Weightlifting isn’t completely out of the question

Weightlifting can still be possible if you only have minor knee pain. In this sport, athletes have a good amount of control over all movements. Running or long jumping, on the other hand, should be avoided if you have knee pain.

You can perform most core and arm routines or exercises with no problem. Some doctors even recommend exercising your legs with low-impact movements. As long as you control your movements, you shouldn’t have any complications.

Pilates is an effective low-impact sport

The philosophy behind pilates is clear: strengthen and improve flexibility from within. Following this logic, you work on posture and stretching without breaking your back. Just like swimming, pilates is highly recommended for recovering from injuries.
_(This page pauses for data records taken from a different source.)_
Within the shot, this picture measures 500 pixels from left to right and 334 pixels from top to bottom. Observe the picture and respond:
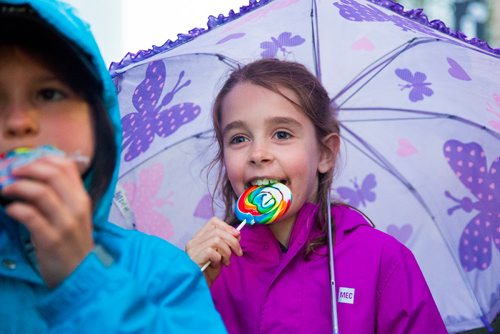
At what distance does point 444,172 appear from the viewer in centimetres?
277

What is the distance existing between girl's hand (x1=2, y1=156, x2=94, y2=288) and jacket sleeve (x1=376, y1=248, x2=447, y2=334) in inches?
52.9

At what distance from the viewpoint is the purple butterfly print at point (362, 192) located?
2900mm

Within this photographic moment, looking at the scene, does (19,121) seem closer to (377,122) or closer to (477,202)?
(377,122)

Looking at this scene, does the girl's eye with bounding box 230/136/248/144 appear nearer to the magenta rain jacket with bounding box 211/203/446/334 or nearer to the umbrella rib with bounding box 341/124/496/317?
the magenta rain jacket with bounding box 211/203/446/334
But of course, practicing pilates under an expert’s supervision is crucial. Pilates poses are adaptable to the physical situations of every participant, which is a great advantage. It’s a sport that’ll always work on balance, posture and stretching out your muscles.

pilates knee pain 2

Walking is another natural movement

After knee surgery, recovery will force you to keep still. But if you only suffer from knee pain, you’re still free to take a walk.

Of course, walking has a small impact on your knees. However, it’s a controlled movement that’s natural and low-intensity. To be safe, avoid high terrain if you’re experimenting pain.

What sports shouldn’t you practice if you have knee pain?

Avoid basketball, football, baseball and track and field. Practicing any of these sports could have several consequences if you suffer from knee pain. The movements and possible impacts could considerably worsen your injury.

High-impact sports are very risky if you have meniscus or ligament problems. Movements aren’t controlled and strains are a serious possibility. Lastly, any sport that implies running, sprints or jumping can also lead to serious injuries.